# Set task 1:
Copy the Balcones passage between "In the years" and "tiny barrel aging.", inclusive, renaming "investors" to "backers" wherever it appears.
# Set task 2:
Write a continuation of the Balcones passage that begins after its final sentence.

** start Extract provided **

American Whiskey Grows Up
Balcones wasn’t the first distillery project to get started in Texas, but it was among the earliest, and its story is arguably the most iconic. Founders Chip Tate and Jared Himstedt famously did much of the construction and fabrication necessary to get the distillery built themselves, inside an old welding shop in Waco. The brand’s first whiskey, Baby Blue, was released in 2010 and was typical of its time in two ways: It innovated by making the first blue corn whiskey, imparting a richer and oilier flavor to the spirit; and used small barrels to reduce aging time down to several months. Baby Blue, although flavorful and unlike anything on store shelves at the time, illustrated both the pros and cons of craft whiskey 1.0.
Pressed by the need to get a whiskey on the market as soon as possible, many early small distillers like Balcones relied upon small barrels to age their whiskeys. Using these small barrels increased the ratio of wood surface area to liquid contained, thereby accelerating some (but not all) aspects of the maturation process. From the mid-2000s to the early 2010s, the term “small barrel” usually meant a cask holding anywhere from 3 to 10 gallons, as opposed to the familiar 53-gallon American Standard Barrel that is the bedrock of the whiskey industries in Kentucky and Tennessee.
In the years that followed, Balcones grew, gained renown, and sought investors. Those investors clashed with co-founder Tate, who sold his share and started a new distilling project. Balcones went on without him to open a new $14 million production facility using large copper pot stills, increasing production by a factor of 10. Yet even before the new facility came online, the company was already using larger barrels, and moving away from its start with tiny barrel aging.

** end Extract provided **
** start Dataset extract **

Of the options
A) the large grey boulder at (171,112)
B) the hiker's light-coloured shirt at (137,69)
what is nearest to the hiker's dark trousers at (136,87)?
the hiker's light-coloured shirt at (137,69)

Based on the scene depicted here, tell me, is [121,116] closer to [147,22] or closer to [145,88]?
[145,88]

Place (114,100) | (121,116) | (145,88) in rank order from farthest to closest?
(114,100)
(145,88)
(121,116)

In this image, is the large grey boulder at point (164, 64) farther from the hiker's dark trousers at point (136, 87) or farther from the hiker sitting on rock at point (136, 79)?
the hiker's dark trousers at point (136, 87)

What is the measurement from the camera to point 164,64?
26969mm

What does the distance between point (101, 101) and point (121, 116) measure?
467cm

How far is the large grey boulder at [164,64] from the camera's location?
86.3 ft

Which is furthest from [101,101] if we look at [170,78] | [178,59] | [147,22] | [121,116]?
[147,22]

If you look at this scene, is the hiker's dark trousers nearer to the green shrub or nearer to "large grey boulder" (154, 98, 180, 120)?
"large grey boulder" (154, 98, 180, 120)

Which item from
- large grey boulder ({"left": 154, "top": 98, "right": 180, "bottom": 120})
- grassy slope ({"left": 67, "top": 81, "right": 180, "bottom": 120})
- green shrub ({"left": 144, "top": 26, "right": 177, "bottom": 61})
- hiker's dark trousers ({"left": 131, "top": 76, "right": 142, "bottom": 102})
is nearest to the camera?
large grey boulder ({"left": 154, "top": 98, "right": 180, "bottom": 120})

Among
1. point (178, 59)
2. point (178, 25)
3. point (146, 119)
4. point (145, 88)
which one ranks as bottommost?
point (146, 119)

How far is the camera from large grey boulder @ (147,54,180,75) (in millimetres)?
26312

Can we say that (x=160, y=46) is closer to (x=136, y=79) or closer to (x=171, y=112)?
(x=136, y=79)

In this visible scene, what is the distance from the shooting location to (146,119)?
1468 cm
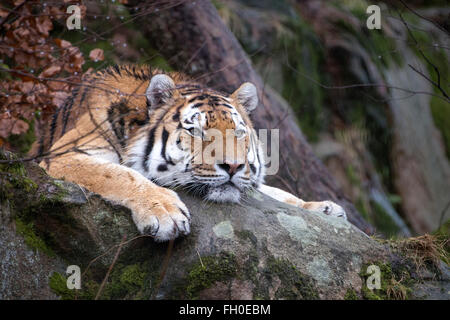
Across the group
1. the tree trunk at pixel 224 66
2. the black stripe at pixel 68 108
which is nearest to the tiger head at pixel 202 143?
the black stripe at pixel 68 108

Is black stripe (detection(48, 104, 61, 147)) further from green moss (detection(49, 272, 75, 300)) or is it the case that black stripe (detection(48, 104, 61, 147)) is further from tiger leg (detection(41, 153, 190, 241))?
green moss (detection(49, 272, 75, 300))

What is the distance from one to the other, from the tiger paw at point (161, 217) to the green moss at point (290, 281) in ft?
1.95

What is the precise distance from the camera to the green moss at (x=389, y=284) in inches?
131

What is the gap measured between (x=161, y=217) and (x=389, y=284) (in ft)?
5.09

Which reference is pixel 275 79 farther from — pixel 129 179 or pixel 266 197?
pixel 129 179

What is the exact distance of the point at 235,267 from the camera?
318 centimetres

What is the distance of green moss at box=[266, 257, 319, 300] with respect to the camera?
3.19 meters

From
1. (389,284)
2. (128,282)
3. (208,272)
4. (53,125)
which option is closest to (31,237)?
(128,282)

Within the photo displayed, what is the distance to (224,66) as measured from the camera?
633 centimetres

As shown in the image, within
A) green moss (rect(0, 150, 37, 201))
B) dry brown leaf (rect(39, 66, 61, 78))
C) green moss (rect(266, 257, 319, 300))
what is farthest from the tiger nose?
dry brown leaf (rect(39, 66, 61, 78))

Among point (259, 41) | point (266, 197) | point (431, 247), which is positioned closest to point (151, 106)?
point (266, 197)

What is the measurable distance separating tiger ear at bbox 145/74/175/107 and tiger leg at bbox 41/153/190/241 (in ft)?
2.27

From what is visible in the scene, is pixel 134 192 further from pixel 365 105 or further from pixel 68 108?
pixel 365 105

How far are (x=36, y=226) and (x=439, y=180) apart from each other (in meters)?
8.50
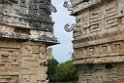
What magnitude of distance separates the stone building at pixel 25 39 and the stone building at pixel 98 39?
10.3 feet

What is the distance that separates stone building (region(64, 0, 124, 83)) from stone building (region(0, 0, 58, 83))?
3144 millimetres

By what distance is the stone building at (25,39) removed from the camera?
4.85 metres

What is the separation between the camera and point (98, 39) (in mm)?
8836

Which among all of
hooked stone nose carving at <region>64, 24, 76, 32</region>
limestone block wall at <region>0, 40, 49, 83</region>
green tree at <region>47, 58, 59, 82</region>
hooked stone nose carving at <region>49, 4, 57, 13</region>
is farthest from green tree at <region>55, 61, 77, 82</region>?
limestone block wall at <region>0, 40, 49, 83</region>

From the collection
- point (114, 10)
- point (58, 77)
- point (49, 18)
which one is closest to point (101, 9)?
point (114, 10)

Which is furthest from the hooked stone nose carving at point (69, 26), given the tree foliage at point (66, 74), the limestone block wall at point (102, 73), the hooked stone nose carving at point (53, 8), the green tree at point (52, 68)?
the green tree at point (52, 68)

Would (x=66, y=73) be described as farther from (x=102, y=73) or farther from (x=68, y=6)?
(x=102, y=73)

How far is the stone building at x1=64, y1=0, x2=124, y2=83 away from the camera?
802cm

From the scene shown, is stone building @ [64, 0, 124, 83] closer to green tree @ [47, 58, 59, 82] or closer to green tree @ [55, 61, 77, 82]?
green tree @ [55, 61, 77, 82]

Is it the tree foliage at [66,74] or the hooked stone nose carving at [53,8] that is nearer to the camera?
the hooked stone nose carving at [53,8]

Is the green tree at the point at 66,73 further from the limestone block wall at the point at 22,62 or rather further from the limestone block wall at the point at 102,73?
the limestone block wall at the point at 22,62

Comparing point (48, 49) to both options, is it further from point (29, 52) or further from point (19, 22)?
point (19, 22)

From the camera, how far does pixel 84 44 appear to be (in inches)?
374

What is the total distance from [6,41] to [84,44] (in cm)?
Answer: 494
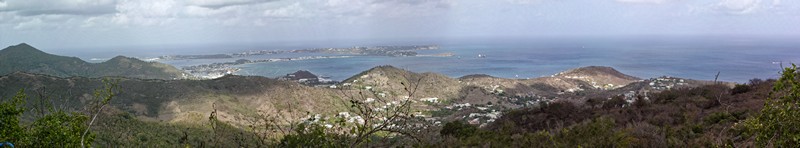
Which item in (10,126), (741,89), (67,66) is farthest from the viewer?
(67,66)

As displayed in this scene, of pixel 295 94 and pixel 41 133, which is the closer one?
pixel 41 133

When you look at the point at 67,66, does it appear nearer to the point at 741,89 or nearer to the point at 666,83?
the point at 666,83

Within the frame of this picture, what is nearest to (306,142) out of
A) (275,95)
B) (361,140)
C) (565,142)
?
(361,140)

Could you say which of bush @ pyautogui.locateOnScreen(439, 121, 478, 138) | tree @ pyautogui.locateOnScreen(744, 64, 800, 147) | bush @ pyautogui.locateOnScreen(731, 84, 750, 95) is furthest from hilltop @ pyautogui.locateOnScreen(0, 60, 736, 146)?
tree @ pyautogui.locateOnScreen(744, 64, 800, 147)

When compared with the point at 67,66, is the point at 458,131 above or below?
above

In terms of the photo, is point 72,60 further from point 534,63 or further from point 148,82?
point 534,63

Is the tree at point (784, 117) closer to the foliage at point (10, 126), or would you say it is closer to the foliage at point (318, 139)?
the foliage at point (318, 139)

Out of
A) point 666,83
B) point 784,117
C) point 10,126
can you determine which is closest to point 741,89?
point 784,117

** end Dataset extract **

# Task output 1:
In the years that followed, Balcones grew, gained renown, and sought backers. Those backers clashed with co-founder Tate, who sold his share and started a new distilling project. Balcones went on without him to open a new $14 million production facility using large copper pot stills, increasing production by a factor of 10. Yet even before the new facility came online, the company was already using larger barrels, and moving away from its start with tiny barrel aging.

# Task output 2:
Balcones isn’t alone among the modern pioneers of micro-distilling in making the switch to bigger barrels. Before there was Baby Blue, Tuthilltown’s Hudson Baby Bourbon was made using 3- and 14-gallon barrels, with aging periods ranging from six to 24 months. Tuthilltown now uses 15- and 26-gallon barrels for at least two years of aging, and 53-gallon barrels for at least four years of aging. Brooklyn’s Breuckelen Distilling relies on 25- and 53-gallon barrels. Also in Brooklyn, Kings County Distilling uses 15- and 53-gallon barrels, as does Philadelphia’s Mountain Laurel Spirits, makers of Dad’s Hat Rye. Nowadays 15- to 30-gallons barrels are the norm with small distillers, while 53-gallon American Standard Barrels and the even larger 59-gallon casks made by wine coopers are in more common usage than the tiny 3-gallon and 5-gallon casks that were prevalent in the early days.
The change in barrel stock underscores how whiskey made by small and medium-sized distillers has been gaining in maturity alongside the companies that make them. The malt whiskey made by Stranahan’s, another one of the earliest craft whiskey entrants, has been getting progressively older over the years. This has culminated most recently in the latest iteration of Stranahan’s Diamond Peak, which pairs four years of normal aging in new oak barrels with further aging in a solera system based on a trio of foeders (a type of large wooden cask).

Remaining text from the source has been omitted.